Startup Launches Manycore Floating Point Acceleration Technology

By Michael Feldman

May 3, 2011

Semiconductor startup Adapteva has demonstrated a manycore floating point processor architecture that promises ten times the performance per watt as the best chip technology on the market today. The architecture, called Epiphany, is aimed initially at embedded applications, but has general applicability across all math-intensive workloads in mobile computing, telecommunications and high performance computing.

Epiphany is the brainchild of Adapteva CEO and founder Andreas Olofsson, who spent nearly 15 years as chip designer, first at for Texas Instruments and later at Analog Devices. Olofsson has managed to bootstrap his company with less than $2 million, initially paying out of his own pocket to get the company up and running. An angel investor subsequently kicked in $275 thousand followed by a $1.5 million investment from BittWare, a maker of DSP and FPGA boards.

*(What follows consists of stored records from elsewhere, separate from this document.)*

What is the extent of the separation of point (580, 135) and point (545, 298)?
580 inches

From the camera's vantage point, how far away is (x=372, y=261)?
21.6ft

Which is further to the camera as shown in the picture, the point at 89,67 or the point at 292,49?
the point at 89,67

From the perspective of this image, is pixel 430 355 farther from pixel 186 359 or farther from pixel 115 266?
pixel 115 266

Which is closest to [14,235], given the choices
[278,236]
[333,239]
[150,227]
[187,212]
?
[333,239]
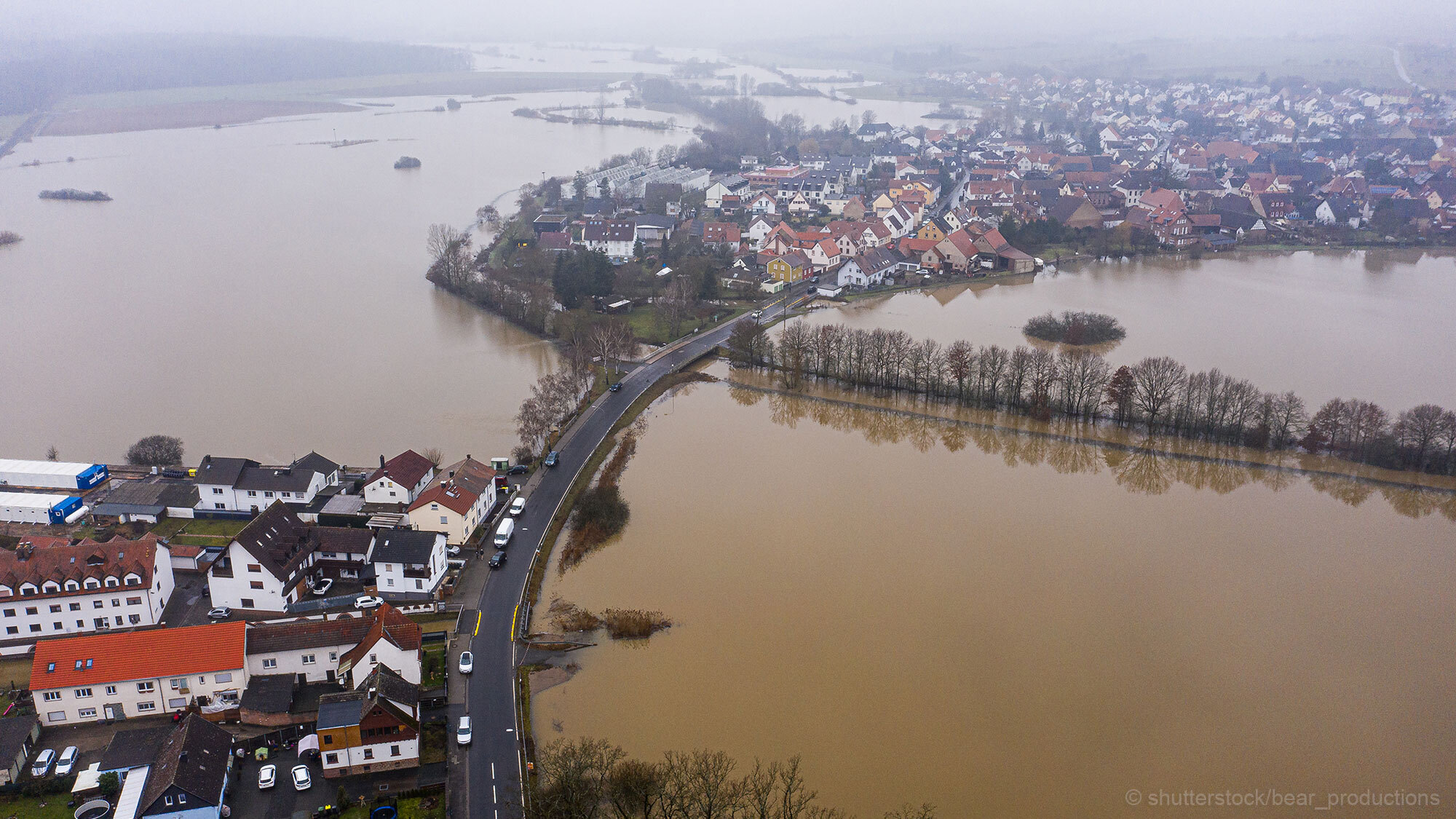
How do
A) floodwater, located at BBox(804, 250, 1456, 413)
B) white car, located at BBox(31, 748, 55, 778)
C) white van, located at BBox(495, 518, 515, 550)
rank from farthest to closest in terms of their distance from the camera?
1. floodwater, located at BBox(804, 250, 1456, 413)
2. white van, located at BBox(495, 518, 515, 550)
3. white car, located at BBox(31, 748, 55, 778)

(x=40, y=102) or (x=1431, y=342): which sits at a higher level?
(x=40, y=102)

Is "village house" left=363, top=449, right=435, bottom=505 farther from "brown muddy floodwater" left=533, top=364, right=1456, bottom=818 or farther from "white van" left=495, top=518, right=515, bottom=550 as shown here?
"brown muddy floodwater" left=533, top=364, right=1456, bottom=818

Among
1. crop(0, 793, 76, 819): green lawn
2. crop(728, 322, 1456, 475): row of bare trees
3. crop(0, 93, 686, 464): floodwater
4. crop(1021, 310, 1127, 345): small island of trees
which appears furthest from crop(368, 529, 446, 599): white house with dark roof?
crop(1021, 310, 1127, 345): small island of trees

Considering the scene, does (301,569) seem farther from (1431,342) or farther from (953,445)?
(1431,342)

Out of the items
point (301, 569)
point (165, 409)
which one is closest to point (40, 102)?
point (165, 409)

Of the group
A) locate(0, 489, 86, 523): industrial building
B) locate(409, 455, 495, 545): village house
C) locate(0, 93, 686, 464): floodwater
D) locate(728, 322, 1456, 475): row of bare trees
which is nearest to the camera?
locate(409, 455, 495, 545): village house

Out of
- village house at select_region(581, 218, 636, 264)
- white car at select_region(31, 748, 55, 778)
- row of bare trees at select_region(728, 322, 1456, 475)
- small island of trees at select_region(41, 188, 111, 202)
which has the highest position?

As a chip designer, Olofsson’s principle focus was in DSP designs, which he says is an excellent model for processors that need to optimize data movement and throughput in an extremely energy constrained environment. Unlike a DSP, however, Epiphany is a general-purpose design that can execute any ANSI C programs.

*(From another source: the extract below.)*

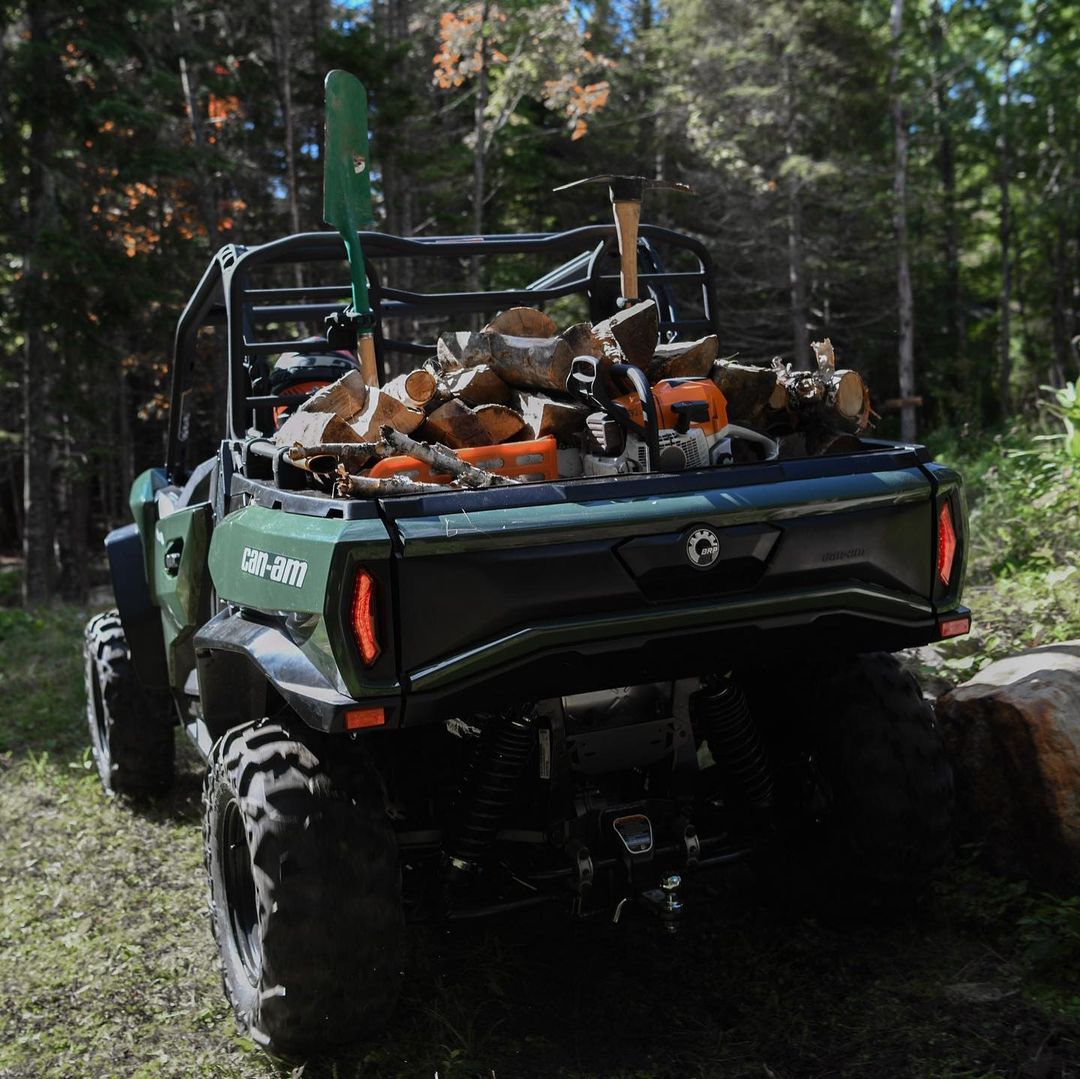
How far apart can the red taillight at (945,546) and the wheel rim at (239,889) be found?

The architecture is a 2D mesh of general-purpose RISC cores hooked up via a high bandwidth, low latency on-chip network. The current implementation has 16 cores, but a 4 thousand core version is already in the works. The design is similar to Tilera‘s manycore chips, but with a singular focus on floating point execution. As Olofsson puts it: “We can run any program out of the box, but where we really shine is floating point processing.”

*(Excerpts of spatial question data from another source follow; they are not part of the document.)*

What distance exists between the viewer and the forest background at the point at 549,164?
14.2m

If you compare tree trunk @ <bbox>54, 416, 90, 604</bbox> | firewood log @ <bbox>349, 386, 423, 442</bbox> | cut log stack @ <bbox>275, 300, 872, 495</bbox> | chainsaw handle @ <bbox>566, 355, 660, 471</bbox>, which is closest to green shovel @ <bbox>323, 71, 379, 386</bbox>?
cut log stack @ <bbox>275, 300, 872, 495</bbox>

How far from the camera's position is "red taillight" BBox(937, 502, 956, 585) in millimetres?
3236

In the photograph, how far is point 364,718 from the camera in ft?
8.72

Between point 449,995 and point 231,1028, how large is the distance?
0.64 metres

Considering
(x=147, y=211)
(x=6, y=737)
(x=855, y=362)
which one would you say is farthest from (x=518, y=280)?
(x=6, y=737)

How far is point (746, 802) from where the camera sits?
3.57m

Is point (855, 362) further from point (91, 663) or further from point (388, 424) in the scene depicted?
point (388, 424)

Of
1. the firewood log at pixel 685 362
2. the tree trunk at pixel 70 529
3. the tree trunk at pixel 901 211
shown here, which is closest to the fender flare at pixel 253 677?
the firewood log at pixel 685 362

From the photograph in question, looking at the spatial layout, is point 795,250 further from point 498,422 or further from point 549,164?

Specifically, the architecture is designed to run the inner loops of math codes with the utmost efficiency. Workloads like image processing, speech recognition, and any other sort of pattern matching code that relies heavily on vector math is right in Epiphany’s wheelhouse.

Imagine a future iPhone 9 with Epiphany on-board. One might be able to hold a conference call between individuals in the UK, China and India and all three people would hear the conversation in their native language thanks to real-time translation. Or the same phone could take a photo of a crowd of people and on-board image recognition software would instantly identify the faces and tell you who they are. Today, these types of applications are possible on an HPC cluster (or perhaps a really souped up GPU-accelerated workstation), but making them available on mobile devices like smartphones and tablets is still science fiction.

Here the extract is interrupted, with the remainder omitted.